━━━ EXCERPTED DATA ━━━

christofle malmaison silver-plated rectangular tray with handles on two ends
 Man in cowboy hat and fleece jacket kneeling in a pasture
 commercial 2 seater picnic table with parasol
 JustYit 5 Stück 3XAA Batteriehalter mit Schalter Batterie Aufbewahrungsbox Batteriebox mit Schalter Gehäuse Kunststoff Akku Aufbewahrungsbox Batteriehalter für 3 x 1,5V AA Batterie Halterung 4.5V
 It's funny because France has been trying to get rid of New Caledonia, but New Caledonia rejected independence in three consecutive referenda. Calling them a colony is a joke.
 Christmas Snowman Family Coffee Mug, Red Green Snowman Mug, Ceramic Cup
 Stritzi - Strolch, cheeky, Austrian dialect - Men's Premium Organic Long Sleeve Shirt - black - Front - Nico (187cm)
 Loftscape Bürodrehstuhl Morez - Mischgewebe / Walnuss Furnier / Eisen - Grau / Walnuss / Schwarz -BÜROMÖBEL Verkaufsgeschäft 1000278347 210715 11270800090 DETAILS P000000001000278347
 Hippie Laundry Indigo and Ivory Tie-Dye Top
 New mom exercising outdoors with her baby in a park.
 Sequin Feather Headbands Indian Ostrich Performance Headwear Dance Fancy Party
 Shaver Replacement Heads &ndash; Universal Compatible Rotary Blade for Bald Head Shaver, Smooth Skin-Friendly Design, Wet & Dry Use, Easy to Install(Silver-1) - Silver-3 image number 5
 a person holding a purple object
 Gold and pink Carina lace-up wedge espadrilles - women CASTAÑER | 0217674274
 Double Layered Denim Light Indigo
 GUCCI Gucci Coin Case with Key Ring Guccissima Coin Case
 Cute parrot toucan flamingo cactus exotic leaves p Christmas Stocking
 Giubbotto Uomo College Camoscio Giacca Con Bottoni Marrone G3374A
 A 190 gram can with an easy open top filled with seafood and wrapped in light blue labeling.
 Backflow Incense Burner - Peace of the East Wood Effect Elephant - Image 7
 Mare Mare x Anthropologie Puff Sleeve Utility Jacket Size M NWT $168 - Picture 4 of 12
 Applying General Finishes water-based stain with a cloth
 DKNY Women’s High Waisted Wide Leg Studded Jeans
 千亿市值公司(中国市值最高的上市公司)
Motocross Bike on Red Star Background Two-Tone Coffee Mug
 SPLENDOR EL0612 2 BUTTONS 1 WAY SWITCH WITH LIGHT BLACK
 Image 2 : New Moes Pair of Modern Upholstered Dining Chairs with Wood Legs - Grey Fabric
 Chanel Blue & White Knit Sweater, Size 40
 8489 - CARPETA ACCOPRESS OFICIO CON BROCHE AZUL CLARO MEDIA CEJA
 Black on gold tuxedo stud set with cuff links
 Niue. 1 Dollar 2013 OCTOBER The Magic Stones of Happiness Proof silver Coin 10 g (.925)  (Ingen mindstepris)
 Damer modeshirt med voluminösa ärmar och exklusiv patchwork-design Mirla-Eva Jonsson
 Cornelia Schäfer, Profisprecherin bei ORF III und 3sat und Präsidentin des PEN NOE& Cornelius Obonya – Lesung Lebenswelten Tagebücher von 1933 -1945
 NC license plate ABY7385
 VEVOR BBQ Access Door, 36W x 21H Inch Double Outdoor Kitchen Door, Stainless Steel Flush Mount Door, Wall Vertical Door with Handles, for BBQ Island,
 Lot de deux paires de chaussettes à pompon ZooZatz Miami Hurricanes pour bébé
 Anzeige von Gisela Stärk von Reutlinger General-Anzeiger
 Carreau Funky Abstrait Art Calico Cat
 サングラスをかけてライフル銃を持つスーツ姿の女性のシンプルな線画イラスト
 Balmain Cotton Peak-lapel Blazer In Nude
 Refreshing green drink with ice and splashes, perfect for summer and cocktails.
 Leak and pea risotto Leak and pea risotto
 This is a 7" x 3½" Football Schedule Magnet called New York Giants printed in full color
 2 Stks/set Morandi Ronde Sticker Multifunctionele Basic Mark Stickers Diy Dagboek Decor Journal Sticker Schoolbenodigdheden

━━━

- **ABOUT THIS EXERCISE**
From the first line to the last, transcribe the data exactly.

- **SOLUTION TO THE EXERCISE**
christofle malmaison silver-plated rectangular tray with handles on two ends
 Man in cowboy hat and fleece jacket kneeling in a pasture
 commercial 2 seater picnic table with parasol
 JustYit 5 Stück 3XAA Batteriehalter mit Schalter Batterie Aufbewahrungsbox Batteriebox mit Schalter Gehäuse Kunststoff Akku Aufbewahrungsbox Batteriehalter für 3 x 1,5V AA Batterie Halterung 4.5V
 It's funny because France has been trying to get rid of New Caledonia, but New Caledonia rejected independence in three consecutive referenda. Calling them a colony is a joke.
 Christmas Snowman Family Coffee Mug, Red Green Snowman Mug, Ceramic Cup
 Stritzi - Strolch, cheeky, Austrian dialect - Men's Premium Organic Long Sleeve Shirt - black - Front - Nico (187cm)
 Loftscape Bürodrehstuhl Morez - Mischgewebe / Walnuss Furnier / Eisen - Grau / Walnuss / Schwarz -BÜROMÖBEL Verkaufsgeschäft 1000278347 210715 11270800090 DETAILS P000000001000278347
 Hippie Laundry Indigo and Ivory Tie-Dye Top
 New mom exercising outdoors with her baby in a park.
 Sequin Feather Headbands Indian Ostrich Performance Headwear Dance Fancy Party
 Shaver Replacement Heads &ndash; Universal Compatible Rotary Blade for Bald Head Shaver, Smooth Skin-Friendly Design, Wet & Dry Use, Easy to Install(Silver-1) - Silver-3 image number 5
 a person holding a purple object
 Gold and pink Carina lace-up wedge espadrilles - women CASTAÑER | 0217674274
 Double Layered Denim Light Indigo
 GUCCI Gucci Coin Case with Key Ring Guccissima Coin Case
 Cute parrot toucan flamingo cactus exotic leaves p Christmas Stocking
 Giubbotto Uomo College Camoscio Giacca Con Bottoni Marrone G3374A
 A 190 gram can with an easy open top filled with seafood and wrapped in light blue labeling.
 Backflow Incense Burner - Peace of the East Wood Effect Elephant - Image 7
 Mare Mare x Anthropologie Puff Sleeve Utility Jacket Size M NWT $168 - Picture 4 of 12
 Applying General Finishes water-based stain with a cloth
 DKNY Women’s High Waisted Wide Leg Studded Jeans
 千亿市值公司(中国市值最高的上市公司)
Motocross Bike on Red Star Background Two-Tone Coffee Mug
 SPLENDOR EL0612 2 BUTTONS 1 WAY SWITCH WITH LIGHT BLACK
 Image 2 : New Moes Pair of Modern Upholstered Dining Chairs with Wood Legs - Grey Fabric
 Chanel Blue & White Knit Sweater, Size 40
 8489 - CARPETA ACCOPRESS OFICIO CON BROCHE AZUL CLARO MEDIA CEJA
 Black on gold tuxedo stud set with cuff links
 Niue. 1 Dollar 2013 OCTOBER The Magic Stones of Happiness Proof silver Coin 10 g (.925)  (Ingen mindstepris)
 Damer modeshirt med voluminösa ärmar och exklusiv patchwork-design Mirla-Eva Jonsson
 Cornelia Schäfer, Profisprecherin bei ORF III und 3sat und Präsidentin des PEN NOE& Cornelius Obonya – Lesung Lebenswelten Tagebücher von 1933 -1945
 NC license plate ABY7385
 VEVOR BBQ Access Door, 36W x 21H Inch Double Outdoor Kitchen Door, Stainless Steel Flush Mount Door, Wall Vertical Door with Handles, for BBQ Island,
 Lot de deux paires de chaussettes à pompon ZooZatz Miami Hurricanes pour bébé
 Anzeige von Gisela Stärk von Reutlinger General-Anzeiger
 Carreau Funky Abstrait Art Calico Cat
 サングラスをかけてライフル銃を持つスーツ姿の女性のシンプルな線画イラスト
 Balmain Cotton Peak-lapel Blazer In Nude
 Refreshing green drink with ice and splashes, perfect for summer and cocktails.
 Leak and pea risotto Leak and pea risotto
 This is a 7" x 3½" Football Schedule Magnet called New York Giants printed in full color
 2 Stks/set Morandi Ronde Sticker Multifunctionele Basic Mark Stickers Diy Dagboek Decor Journal Sticker Schoolbenodigdheden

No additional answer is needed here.